Bei dieser Ladestation wurde das Ladekabel geklaut. Bildquelle:  transportevolved.com

Bei dieser Ladestation wurde das Ladekabel geklaut. Bildquelle: transportevolved.com

Wenn man mit seinem Elektroauto unterwegs ist, gibt es nichts ärgerliches, als eine Ladestation, die nicht funktionsfähig ist.

In Vancouver (Kanada) scheinen sich manche Kupferdiebe auf die Ladestationen für Elektrofahrzeuge spezialisiert zu haben, denn seit einem Jahr werden bei den öffentlichen Stromtankstellen die Ladekabel abgeschnitten und geklaut.
So kam es schon häufiger vor, dass Fahrer von E-Autos irgendwo gestrandet waren, weil sie nicht rechtzeitig ihr Fahrzeug aufladen konnten.

Für die Diebe scheint sich der Diebstahl zu lohnen, denn die Kabel sind meistens ein paar Zentimeter dick und enthalten dementsprechend viel Kupfer. Denn das Qualitäts-Kupfer kostet in Kanada derzeit bis zu vier kanadische Dollar pro Pfund (2,75 Euro).

Es wird vermutet, dass Drogensüchtige mit dem Kabeldiebstahl ihre Sucht finanzieren.

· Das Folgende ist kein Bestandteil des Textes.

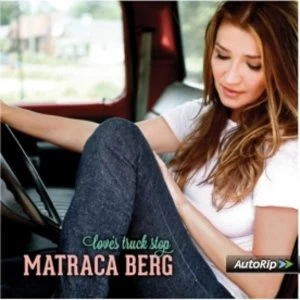 image of Matraca Berg - Love's Truck Shop CD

Eigentlich ist es nur eine Frage der Zeit, bis auch in Deutschland Kupferdiebe auf die Idee kommen, die Ladekabel von Ladestationen zu klauen.

Die so beschädigten Stromtankstellen fallen oft Monate lang aus, weil die Kabel erst wieder bestellt und dann installiert werden müssen.

Leider ist es recht schwer, die Kabel vor einem Diebstahl zu schützen, denn künstliche DNA lässt sich nur auf das leicht zu entfernende Isoliermaterial auftragen. Daher bleibt in der Regel nur die Videoüberwachung.

In Zukunft wird wird sich dieses Problem einfach lösen lassen, in dem man induktive Ladestationen (kabellose Ladestationen) verwendet.